Мы и здесь встречаемся все с тем же затруднением: в какой же именно момент класс начинает становиться слишком бесконечным? Само собой разумеется, это затруднение не разрешено, и Рассел переходит к третьей теории.

В no classes theory запрещено произносить слово «класс». Оно должно замещаться разнообразными перифразами. Какой это крупный переворот для логистиков, которые только и говорят о классах и о классах классов! Необходимо переделать всю логистику. Представляют ли себе эти авторы, какой вид примет страница логистики, если в ней будут уничтожены все предложения, в которых идет речь о классах? Кроме нескольких строк, переживших такую операцию, на белой странице ничего не останется.

Как бы то ни было, мы видим, каковы колебания Рассела, видим изменения, которым он подвергает принятые им же основные принципы. Необходимы были критерии, чтобы решить, является ли определение слишком сложным или слишком обширным, а эти критерии не могут быть оправданы иначе, как обращением к интуиции.

Рассел в конце концов склоняется к теории неклассов.

Как бы там ни было, логистика должна быть переделана, и неизвестно, что в ней может быть спасено. Бесполезно прибавлять, что на карту поставлены только канторизм и логистика. Истинные математические науки, т. е. те, которые чему-нибудь служат, могут продолжать свое развитие согласно свойственным им принципам, не заботясь о тех бурях, которые бушуют вне их; они будут шаг за шагом делать свои завоевания, которые являются окончательными и от которых им никогда не будет нужды отказываться.

====

Набор заданий -
1. Выпишите из отрывка все предложения, в которых упоминается Рассел.
2. Перепечатайте из отрывка текст от «Рассел в конце» до «будет нужды отказываться.».
Приведённые данные получены из другого источника.

====

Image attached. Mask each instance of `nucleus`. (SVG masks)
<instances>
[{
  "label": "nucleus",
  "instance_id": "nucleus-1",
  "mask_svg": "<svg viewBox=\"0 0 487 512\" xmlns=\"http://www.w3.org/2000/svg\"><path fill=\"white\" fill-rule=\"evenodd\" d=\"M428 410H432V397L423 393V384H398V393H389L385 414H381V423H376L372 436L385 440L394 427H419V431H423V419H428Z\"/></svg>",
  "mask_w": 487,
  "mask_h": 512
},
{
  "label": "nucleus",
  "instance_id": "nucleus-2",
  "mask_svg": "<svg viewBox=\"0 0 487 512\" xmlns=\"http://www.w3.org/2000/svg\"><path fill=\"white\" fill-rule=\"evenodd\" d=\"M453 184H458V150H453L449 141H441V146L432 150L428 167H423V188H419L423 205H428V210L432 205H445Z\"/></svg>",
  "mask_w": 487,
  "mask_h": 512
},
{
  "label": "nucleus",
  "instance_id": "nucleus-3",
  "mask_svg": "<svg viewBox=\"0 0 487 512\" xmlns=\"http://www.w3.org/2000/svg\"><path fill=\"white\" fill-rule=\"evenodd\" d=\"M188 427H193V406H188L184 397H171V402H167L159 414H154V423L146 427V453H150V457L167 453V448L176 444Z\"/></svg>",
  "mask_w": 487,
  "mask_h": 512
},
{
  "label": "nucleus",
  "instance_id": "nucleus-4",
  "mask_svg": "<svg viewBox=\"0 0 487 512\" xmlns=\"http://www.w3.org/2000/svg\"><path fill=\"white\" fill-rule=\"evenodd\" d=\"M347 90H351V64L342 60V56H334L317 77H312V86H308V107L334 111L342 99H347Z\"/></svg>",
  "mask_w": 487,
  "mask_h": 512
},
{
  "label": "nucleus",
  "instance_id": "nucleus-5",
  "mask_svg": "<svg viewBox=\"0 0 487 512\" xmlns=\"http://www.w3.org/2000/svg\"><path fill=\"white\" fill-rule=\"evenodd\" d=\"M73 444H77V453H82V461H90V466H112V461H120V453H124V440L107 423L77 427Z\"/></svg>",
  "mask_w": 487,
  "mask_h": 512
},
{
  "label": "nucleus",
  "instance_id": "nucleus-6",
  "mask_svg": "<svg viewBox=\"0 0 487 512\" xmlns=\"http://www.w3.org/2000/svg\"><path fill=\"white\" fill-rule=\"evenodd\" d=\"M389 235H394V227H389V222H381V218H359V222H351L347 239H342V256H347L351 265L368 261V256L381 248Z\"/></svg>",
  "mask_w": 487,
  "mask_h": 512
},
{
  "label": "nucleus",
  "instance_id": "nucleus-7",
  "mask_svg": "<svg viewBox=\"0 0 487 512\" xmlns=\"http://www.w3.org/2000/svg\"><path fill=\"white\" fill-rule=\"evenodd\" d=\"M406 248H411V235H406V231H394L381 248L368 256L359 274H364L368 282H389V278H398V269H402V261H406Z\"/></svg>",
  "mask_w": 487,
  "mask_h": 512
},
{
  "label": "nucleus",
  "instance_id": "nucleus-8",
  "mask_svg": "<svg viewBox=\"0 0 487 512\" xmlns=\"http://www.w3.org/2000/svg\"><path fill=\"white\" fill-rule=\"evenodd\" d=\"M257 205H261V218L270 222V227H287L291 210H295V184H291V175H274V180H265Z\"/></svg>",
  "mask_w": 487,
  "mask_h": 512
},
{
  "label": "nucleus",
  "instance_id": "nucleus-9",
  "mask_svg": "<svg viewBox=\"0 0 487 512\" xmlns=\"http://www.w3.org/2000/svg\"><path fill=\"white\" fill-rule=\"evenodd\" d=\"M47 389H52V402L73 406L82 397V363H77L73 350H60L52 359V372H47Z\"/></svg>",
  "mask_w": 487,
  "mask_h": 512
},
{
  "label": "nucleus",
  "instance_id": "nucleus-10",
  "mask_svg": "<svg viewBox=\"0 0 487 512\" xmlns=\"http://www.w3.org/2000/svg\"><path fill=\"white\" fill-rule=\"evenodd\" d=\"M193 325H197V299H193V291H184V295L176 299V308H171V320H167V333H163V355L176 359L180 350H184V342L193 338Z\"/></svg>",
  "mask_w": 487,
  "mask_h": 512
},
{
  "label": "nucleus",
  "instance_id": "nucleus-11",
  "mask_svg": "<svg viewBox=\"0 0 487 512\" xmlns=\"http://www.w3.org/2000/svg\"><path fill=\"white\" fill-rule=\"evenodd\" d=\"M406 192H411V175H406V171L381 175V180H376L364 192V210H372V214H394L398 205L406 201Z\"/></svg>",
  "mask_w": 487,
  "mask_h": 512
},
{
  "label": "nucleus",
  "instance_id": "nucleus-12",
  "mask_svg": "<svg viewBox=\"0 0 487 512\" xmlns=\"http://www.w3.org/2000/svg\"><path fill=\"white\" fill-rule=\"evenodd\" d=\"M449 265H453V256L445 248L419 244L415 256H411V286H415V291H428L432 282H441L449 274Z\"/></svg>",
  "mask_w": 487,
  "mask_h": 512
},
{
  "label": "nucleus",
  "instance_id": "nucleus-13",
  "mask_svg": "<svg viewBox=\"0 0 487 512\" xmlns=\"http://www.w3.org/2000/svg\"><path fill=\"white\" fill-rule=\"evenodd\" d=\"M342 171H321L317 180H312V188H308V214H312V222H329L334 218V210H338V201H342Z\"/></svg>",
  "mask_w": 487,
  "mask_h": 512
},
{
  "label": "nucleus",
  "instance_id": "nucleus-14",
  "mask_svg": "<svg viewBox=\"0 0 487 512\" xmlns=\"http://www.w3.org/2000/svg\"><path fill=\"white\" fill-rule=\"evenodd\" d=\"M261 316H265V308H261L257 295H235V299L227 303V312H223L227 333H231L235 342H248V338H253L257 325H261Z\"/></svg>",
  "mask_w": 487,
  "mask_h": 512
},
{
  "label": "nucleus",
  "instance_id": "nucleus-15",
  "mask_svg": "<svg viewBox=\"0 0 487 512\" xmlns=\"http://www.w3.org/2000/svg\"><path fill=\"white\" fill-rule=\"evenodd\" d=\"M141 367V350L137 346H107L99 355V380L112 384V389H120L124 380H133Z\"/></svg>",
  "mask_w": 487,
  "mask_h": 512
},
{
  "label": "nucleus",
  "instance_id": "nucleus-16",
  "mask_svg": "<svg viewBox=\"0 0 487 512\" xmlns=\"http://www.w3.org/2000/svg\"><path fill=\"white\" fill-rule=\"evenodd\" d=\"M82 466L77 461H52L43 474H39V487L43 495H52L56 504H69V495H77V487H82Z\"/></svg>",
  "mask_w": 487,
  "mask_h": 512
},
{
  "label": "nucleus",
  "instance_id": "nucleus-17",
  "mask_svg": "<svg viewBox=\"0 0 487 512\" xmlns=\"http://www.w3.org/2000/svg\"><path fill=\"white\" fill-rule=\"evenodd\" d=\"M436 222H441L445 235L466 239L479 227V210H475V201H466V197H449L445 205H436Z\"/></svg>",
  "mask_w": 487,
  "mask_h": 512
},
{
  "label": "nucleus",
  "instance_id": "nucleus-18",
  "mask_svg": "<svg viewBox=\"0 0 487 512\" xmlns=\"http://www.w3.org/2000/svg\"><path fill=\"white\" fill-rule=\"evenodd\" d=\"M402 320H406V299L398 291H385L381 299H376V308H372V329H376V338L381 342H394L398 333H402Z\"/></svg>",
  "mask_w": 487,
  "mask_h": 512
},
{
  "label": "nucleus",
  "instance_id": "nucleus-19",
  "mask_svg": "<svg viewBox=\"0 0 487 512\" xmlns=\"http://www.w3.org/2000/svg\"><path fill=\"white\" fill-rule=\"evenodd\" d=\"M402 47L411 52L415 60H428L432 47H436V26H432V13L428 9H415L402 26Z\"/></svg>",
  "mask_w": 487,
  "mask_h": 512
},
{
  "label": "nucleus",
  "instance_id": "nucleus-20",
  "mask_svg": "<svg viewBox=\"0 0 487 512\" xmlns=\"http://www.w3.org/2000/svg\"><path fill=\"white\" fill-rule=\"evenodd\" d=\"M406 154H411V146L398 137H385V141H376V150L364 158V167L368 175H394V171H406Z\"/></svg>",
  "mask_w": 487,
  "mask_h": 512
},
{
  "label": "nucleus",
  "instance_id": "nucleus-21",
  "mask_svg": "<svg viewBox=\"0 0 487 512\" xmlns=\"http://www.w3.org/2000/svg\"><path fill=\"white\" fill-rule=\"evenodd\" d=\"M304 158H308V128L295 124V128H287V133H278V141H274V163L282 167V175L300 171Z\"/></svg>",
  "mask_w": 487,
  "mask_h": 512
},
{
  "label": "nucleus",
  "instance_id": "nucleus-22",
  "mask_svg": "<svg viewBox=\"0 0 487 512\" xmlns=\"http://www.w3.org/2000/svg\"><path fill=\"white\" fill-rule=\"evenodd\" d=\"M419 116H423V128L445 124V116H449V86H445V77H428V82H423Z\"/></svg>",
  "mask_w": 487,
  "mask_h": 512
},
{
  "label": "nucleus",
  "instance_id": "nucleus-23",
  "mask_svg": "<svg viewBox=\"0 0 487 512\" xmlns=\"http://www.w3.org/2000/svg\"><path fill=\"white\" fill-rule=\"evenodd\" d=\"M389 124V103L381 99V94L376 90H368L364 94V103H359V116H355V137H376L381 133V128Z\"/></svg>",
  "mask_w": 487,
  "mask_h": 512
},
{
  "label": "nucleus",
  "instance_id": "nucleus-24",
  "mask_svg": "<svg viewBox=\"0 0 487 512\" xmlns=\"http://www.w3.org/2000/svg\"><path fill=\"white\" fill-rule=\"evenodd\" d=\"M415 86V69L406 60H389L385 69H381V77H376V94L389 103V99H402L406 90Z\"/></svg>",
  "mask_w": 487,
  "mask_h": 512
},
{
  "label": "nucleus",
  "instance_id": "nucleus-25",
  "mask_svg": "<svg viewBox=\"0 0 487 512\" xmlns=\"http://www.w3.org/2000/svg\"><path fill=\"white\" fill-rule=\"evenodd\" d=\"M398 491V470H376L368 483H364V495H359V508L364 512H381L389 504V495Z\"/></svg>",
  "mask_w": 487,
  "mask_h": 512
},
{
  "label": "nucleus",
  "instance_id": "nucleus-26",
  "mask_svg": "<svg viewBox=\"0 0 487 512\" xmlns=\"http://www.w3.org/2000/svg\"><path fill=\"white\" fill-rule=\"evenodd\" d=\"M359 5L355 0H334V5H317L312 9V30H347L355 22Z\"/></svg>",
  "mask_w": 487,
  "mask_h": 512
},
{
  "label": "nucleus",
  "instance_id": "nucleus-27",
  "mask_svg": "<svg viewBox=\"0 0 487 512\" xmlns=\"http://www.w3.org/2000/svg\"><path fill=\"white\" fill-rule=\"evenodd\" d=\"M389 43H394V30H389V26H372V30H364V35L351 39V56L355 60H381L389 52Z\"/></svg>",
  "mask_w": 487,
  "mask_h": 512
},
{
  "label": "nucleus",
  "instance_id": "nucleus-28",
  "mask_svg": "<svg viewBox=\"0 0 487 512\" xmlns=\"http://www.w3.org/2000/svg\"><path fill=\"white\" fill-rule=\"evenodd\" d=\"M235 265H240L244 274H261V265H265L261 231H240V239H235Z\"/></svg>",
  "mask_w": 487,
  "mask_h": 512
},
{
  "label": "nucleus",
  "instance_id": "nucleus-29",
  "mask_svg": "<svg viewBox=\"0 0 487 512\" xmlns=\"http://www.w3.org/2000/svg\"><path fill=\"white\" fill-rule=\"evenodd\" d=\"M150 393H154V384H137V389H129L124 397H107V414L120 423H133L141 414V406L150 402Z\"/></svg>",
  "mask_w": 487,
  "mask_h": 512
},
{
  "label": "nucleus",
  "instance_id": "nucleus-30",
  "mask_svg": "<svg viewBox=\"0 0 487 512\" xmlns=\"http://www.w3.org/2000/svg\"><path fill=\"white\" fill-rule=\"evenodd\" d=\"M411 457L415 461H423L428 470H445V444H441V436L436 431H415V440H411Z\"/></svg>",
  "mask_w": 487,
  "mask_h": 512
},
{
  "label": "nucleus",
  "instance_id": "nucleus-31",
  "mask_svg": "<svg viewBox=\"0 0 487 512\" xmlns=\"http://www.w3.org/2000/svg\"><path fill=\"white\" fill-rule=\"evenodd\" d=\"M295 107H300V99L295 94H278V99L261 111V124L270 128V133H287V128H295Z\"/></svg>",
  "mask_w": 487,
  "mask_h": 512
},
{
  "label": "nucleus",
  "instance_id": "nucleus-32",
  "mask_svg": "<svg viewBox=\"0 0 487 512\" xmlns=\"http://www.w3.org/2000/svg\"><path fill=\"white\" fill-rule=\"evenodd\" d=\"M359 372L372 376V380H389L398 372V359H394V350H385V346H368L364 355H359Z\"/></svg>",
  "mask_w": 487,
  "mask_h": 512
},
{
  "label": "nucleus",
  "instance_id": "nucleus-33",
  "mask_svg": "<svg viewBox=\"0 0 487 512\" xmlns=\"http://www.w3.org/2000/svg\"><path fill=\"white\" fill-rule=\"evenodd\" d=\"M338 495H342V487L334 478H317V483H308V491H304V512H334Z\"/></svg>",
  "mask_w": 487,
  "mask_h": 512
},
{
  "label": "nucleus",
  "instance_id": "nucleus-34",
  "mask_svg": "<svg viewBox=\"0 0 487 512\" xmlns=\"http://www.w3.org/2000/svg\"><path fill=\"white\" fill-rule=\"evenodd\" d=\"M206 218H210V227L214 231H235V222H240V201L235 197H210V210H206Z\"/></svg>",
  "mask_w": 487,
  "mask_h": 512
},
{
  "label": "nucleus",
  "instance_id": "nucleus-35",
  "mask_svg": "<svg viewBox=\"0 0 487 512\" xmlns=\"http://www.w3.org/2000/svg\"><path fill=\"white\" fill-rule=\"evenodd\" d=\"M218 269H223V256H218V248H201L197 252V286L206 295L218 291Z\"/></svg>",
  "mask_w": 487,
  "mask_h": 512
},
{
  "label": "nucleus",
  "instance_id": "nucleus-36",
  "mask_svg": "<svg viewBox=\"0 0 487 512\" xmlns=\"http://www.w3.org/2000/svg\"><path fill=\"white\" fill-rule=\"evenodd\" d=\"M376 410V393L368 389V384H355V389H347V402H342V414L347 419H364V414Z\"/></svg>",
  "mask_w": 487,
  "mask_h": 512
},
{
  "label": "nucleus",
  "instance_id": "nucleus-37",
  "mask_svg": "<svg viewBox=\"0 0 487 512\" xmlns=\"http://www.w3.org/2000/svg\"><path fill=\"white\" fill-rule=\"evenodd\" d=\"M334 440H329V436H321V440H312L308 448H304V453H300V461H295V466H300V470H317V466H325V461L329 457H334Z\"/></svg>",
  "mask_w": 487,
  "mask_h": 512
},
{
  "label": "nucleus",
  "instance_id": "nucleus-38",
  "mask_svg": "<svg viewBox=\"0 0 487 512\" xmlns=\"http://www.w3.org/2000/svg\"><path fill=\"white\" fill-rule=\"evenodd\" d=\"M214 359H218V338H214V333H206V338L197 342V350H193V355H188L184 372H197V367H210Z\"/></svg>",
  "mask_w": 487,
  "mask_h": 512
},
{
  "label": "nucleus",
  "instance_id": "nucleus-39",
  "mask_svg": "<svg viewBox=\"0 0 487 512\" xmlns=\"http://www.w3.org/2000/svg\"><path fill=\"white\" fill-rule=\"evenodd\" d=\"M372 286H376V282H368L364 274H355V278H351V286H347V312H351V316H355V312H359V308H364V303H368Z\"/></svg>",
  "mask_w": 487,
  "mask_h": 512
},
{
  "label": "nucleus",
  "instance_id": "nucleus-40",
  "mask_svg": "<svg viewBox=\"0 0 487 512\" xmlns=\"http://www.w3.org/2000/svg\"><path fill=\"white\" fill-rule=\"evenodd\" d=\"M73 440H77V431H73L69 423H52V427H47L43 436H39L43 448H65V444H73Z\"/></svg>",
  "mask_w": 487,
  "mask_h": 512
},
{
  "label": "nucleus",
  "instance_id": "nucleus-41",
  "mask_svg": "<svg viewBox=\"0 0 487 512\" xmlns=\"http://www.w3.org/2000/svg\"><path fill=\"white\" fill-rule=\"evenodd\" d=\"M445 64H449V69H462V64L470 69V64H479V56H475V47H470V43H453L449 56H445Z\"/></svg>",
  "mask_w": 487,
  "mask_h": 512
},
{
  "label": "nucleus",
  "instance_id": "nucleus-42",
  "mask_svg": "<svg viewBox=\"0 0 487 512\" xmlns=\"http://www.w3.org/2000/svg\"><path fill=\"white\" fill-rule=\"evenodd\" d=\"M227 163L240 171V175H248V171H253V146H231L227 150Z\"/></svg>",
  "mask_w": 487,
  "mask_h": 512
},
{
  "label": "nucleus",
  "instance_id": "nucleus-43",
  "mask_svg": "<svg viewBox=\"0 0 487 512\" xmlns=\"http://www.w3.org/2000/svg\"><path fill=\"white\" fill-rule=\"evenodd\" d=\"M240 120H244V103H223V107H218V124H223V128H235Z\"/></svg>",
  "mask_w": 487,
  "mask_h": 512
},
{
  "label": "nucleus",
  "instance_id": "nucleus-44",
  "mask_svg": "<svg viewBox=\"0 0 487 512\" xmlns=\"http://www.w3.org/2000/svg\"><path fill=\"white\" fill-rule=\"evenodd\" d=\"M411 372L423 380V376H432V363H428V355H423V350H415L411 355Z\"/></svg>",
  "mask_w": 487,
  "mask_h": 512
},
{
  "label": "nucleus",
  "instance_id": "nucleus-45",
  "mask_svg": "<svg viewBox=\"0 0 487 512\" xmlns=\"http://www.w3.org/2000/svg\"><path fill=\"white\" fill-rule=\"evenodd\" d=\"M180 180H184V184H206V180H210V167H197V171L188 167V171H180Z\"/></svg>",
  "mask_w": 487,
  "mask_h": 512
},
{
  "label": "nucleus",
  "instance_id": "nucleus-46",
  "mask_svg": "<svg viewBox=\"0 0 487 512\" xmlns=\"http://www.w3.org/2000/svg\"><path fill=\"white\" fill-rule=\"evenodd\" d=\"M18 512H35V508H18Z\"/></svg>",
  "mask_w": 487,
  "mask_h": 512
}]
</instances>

====

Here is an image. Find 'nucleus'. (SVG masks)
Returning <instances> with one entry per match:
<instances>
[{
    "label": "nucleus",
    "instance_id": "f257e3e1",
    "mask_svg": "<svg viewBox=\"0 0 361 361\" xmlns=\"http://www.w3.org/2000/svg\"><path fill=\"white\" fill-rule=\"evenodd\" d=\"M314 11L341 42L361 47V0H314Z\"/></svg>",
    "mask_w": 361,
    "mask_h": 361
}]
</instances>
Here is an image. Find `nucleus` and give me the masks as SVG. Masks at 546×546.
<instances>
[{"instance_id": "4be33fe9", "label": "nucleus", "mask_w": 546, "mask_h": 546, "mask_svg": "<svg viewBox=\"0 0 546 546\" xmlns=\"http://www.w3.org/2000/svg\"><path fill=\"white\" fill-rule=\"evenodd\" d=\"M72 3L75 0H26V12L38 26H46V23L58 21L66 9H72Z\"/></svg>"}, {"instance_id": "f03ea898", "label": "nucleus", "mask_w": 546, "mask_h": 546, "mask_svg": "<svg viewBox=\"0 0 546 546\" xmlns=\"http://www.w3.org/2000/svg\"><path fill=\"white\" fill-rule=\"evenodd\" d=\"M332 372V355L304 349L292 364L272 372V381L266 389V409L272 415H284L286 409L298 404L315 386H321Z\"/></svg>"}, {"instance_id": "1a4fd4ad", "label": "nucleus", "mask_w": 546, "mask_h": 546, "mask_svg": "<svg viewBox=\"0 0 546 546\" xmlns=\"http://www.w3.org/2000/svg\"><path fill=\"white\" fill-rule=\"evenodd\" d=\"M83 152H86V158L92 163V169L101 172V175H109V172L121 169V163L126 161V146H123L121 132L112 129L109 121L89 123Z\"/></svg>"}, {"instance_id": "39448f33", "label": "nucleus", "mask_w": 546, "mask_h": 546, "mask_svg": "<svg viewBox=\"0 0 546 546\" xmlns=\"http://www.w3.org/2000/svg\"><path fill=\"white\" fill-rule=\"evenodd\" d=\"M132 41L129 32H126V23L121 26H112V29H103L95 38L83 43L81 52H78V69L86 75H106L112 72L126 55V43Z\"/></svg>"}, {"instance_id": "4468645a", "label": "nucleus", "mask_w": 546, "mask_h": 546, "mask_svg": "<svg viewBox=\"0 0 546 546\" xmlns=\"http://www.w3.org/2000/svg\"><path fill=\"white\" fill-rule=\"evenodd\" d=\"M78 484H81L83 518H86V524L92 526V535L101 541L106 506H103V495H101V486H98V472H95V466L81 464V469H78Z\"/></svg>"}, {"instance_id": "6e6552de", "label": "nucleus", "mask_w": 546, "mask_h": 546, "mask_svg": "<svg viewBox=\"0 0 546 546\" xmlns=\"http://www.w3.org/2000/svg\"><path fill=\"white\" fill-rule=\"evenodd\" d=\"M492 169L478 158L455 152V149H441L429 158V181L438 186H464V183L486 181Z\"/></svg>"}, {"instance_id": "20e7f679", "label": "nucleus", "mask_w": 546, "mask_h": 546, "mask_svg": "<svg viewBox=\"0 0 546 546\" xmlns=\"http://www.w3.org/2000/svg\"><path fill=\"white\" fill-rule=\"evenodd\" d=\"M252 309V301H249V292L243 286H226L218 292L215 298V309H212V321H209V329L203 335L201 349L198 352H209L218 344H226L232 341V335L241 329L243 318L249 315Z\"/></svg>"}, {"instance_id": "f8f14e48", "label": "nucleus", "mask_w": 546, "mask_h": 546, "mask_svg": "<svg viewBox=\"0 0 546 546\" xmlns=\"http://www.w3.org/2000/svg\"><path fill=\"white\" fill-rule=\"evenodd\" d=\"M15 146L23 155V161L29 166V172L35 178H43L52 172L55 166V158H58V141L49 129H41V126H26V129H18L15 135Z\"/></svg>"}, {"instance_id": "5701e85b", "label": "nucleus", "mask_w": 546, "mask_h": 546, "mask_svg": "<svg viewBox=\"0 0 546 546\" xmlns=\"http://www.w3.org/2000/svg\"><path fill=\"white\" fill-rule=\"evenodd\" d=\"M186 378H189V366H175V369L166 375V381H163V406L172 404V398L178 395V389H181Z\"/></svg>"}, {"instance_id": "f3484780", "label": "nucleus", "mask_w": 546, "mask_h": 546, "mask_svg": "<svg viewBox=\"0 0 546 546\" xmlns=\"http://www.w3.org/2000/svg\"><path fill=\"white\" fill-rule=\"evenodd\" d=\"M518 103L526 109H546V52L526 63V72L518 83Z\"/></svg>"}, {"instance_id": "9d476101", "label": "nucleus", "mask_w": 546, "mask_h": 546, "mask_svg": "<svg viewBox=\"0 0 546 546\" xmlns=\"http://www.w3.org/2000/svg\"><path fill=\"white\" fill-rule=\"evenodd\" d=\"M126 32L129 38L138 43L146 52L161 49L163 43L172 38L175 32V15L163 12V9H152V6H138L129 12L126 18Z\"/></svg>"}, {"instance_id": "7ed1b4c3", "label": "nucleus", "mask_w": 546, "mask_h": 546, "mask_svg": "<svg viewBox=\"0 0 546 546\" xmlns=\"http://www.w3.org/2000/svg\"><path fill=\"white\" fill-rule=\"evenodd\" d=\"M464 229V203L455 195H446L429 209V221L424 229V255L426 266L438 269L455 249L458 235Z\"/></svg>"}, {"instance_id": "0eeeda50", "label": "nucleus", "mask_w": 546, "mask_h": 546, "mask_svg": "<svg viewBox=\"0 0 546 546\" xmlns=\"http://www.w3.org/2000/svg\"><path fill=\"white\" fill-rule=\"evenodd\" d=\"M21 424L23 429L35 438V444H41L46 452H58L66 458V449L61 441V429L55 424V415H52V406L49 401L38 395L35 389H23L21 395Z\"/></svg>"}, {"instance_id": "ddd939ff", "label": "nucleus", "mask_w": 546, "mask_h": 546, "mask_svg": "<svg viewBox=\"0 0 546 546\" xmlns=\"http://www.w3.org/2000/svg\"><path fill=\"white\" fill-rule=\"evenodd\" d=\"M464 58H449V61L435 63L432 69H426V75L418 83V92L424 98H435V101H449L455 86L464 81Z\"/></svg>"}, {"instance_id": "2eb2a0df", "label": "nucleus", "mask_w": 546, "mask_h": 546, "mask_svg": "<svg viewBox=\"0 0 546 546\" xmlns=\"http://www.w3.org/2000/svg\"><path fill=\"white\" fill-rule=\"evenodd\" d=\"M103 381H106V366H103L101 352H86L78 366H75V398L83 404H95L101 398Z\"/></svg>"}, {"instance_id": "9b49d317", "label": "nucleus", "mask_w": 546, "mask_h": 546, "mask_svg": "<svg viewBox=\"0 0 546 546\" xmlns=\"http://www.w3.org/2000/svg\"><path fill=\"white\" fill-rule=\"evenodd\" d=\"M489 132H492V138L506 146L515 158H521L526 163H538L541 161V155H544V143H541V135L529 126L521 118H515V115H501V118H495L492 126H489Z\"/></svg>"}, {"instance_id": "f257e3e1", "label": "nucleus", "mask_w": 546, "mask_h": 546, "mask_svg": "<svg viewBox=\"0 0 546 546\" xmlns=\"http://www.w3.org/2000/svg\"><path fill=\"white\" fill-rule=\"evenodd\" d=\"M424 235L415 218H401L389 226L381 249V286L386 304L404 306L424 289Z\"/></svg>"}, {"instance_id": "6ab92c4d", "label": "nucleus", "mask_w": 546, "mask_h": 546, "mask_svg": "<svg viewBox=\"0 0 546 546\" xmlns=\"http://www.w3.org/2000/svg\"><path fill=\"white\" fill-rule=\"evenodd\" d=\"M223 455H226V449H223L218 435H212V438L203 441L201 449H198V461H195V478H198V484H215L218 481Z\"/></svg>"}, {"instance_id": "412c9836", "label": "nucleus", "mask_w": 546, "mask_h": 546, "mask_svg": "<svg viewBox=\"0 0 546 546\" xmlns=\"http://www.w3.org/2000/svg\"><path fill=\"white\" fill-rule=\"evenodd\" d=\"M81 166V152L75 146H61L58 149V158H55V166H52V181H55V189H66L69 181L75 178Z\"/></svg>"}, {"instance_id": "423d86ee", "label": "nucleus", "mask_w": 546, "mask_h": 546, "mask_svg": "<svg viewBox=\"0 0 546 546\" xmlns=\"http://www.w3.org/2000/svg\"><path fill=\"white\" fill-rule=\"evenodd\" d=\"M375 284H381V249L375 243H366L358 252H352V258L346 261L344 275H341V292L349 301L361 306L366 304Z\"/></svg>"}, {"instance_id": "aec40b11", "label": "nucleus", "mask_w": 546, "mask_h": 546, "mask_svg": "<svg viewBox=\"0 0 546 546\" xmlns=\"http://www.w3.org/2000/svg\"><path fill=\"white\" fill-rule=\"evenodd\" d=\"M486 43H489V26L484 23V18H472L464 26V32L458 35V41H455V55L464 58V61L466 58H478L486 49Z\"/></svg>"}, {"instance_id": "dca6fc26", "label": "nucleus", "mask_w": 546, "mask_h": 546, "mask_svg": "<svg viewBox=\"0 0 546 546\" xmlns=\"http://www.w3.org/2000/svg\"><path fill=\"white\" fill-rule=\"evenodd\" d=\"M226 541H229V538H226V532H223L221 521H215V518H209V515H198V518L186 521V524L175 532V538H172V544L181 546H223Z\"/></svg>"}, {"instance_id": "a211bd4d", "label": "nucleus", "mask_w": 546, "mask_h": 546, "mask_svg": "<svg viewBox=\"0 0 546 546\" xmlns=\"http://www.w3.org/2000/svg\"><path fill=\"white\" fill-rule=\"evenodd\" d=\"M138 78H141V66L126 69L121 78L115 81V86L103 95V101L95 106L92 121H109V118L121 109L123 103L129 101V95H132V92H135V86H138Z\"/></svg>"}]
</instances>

====

Ответы -
1.
Само собой разумеется, это затруднение не разрешено, и Рассел переходит к третьей теории.
Как бы то ни было, мы видим, каковы колебания Рассела, видим изменения, которым он подвергает принятые им же основные принципы.
Рассел в конце концов склоняется к теории неклассов.

2.
Рассел в конце концов склоняется к теории неклассов.

Как бы там ни было, логистика должна быть переделана, и неизвестно, что в ней может быть спасено. Бесполезно прибавлять, что на карту поставлены только канторизм и логистика. Истинные математические науки, т. е. те, которые чему-нибудь служат, могут продолжать свое развитие согласно свойственным им принципам, не заботясь о тех бурях, которые бушуют вне их; они будут шаг за шагом делать свои завоевания, которые являются окончательными и от которых им никогда не будет нужды отказываться.